Scully has little doubt that initial objections to Liya, 25, who is originally from Ethiopia, had less to do with her experience than her race. It's a problem he often confronts when trying to get work for Asian, Hispanic or black models. "I once tried to make a magazine editor use a black girl on a shoot, and she didn't speak to me for two weeks," he says. Resistance can be cloaked in euphemisms. "I've had a photographer's agent tell me, 'He doesn't know how to shoot black girls,'" he says. Sometimes things are more direct: Michael Ross, an agent with the modeling firm Marilyn, says that when he's asked to send models for a casting call, frequently "the client will specify 'No Asians' or 'Caucasians only.'"
Says Ivan Bart, vice president of IMG, the New York City management agency with which Liya eventually signed: "We hear things every day that people in any other industry would realize aren't appropriate to say, but in the fashion industry, it's chalked up to a creative vision." He says it is not uncommon when he tries to book a black model for a runway show to be rebuffed with "We already have our black girl."
While average Americans are likely to view such machinations as far removed from their own lives, the world of high fashion is hardly divorced from the mainstream. A rarefied few may see designer runway shows in Paris and Milan, but the models who make an impression there secure editorial work at widely circulated magazines like Vogue and Marie Claire and eventually end up in images that pervade daily life, whether it's in a nationwide advertising campaign or as the host of a show on MTV.

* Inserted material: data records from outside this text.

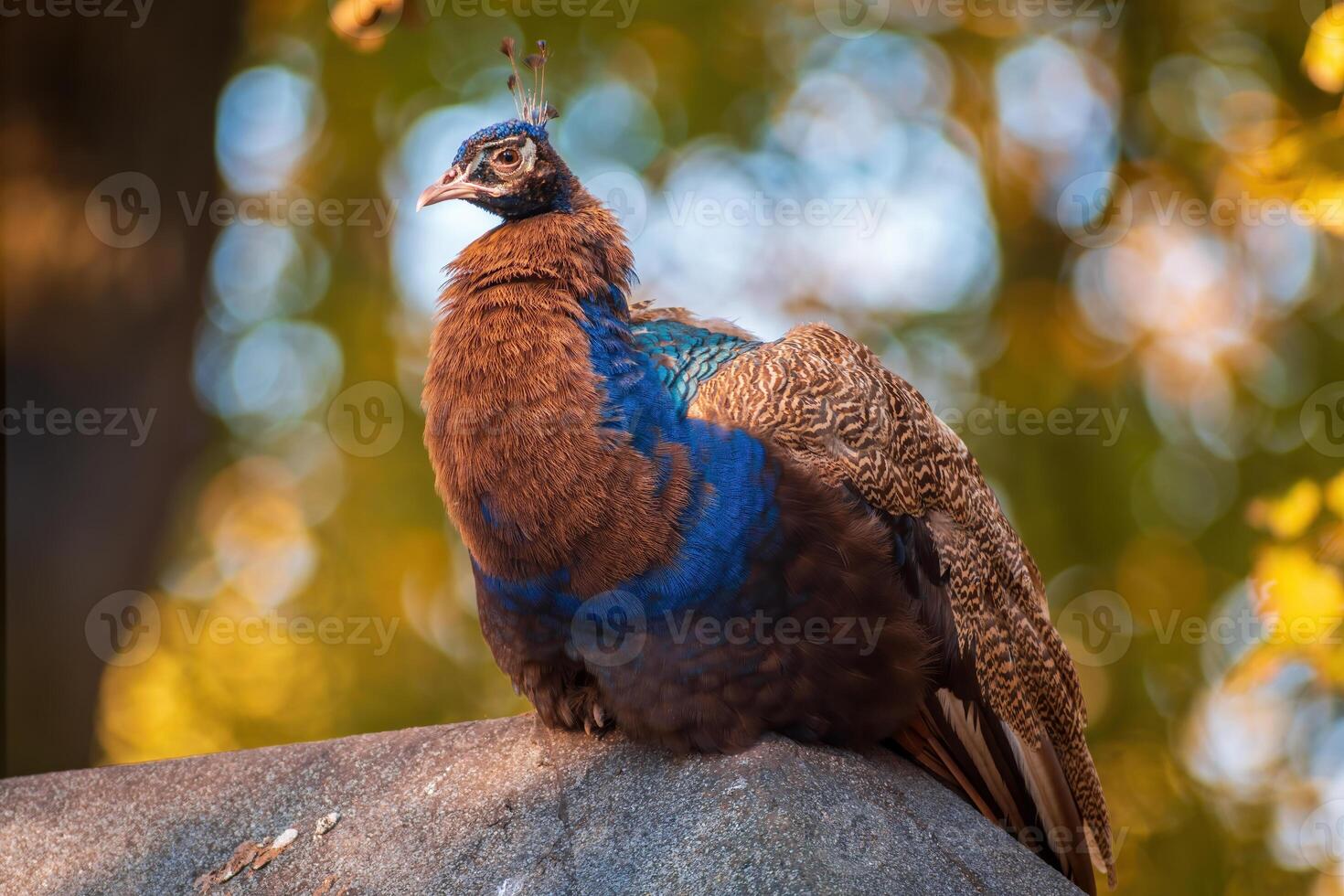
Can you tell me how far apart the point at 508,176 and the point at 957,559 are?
1986 mm

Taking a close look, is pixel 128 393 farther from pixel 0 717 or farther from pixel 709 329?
pixel 709 329

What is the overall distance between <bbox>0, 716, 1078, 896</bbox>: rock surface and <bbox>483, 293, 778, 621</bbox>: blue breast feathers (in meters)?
0.55

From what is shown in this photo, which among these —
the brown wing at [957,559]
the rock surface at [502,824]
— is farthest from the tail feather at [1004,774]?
the rock surface at [502,824]

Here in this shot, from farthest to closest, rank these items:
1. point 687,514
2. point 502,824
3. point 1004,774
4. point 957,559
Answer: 1. point 1004,774
2. point 957,559
3. point 502,824
4. point 687,514

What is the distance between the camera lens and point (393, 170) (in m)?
9.91

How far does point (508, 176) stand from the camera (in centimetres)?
431

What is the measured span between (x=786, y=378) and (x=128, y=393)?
4.28 m

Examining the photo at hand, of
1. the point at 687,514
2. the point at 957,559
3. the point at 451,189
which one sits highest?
the point at 451,189

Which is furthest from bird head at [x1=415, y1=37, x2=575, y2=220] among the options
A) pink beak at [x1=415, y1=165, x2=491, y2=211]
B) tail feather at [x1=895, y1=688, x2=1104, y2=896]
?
tail feather at [x1=895, y1=688, x2=1104, y2=896]

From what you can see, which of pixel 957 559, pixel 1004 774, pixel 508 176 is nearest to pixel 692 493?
pixel 957 559

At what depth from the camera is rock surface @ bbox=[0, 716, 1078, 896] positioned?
349 centimetres

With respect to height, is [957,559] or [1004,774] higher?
[957,559]

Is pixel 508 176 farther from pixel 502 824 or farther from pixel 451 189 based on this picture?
pixel 502 824

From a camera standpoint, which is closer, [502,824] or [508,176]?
[502,824]
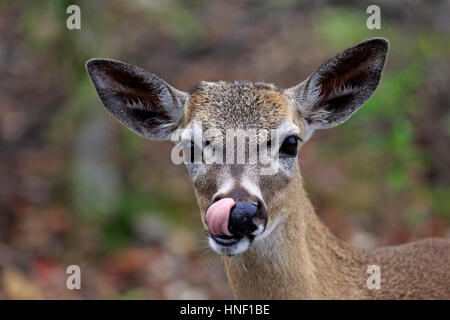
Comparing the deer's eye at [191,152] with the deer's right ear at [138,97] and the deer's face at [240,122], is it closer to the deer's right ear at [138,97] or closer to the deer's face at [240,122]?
the deer's face at [240,122]

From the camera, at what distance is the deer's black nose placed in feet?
14.0

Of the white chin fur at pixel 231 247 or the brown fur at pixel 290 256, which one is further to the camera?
the brown fur at pixel 290 256

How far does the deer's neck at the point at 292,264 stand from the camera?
5.11 metres

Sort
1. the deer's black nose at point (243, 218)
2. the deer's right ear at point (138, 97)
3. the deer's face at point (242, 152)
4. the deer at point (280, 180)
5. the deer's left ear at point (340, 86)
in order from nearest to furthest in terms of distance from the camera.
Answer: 1. the deer's black nose at point (243, 218)
2. the deer's face at point (242, 152)
3. the deer at point (280, 180)
4. the deer's left ear at point (340, 86)
5. the deer's right ear at point (138, 97)

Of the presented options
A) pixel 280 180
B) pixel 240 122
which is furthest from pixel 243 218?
pixel 240 122

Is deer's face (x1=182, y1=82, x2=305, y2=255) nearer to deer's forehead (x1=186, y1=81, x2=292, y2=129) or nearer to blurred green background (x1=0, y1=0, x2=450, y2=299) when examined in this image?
deer's forehead (x1=186, y1=81, x2=292, y2=129)

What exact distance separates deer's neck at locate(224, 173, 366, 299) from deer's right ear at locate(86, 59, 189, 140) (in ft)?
3.74

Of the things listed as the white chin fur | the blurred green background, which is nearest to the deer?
the white chin fur

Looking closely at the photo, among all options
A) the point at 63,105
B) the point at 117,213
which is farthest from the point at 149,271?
the point at 63,105

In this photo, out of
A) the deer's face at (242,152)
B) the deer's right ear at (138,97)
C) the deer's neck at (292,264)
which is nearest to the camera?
the deer's face at (242,152)

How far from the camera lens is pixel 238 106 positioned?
198 inches

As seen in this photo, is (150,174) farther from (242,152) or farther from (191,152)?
(242,152)

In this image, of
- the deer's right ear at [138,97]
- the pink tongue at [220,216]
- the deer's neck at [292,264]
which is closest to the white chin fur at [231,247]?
the pink tongue at [220,216]

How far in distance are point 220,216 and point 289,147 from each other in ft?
3.28
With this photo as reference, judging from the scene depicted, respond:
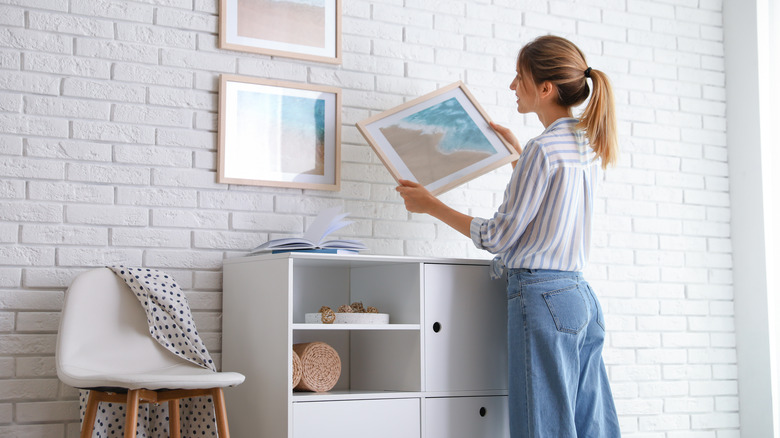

Such is the case with Liya. After the Gucci show, she started walking the runways for Donna Karan, Chanel and Dolce & Gabbana, among others; she frequently appears in American Vogue and had an entire issue dedicated to her by the magazine's French edition, becoming just the third black model to appear on its cover. In April she signed a multimillion-dollar contract with cosmetics giant Estee Lauder, the first time in its 57-year history that the company, already represented by Elizabeth Hurley and Carolyn Murphy, signed such a deal with a black model.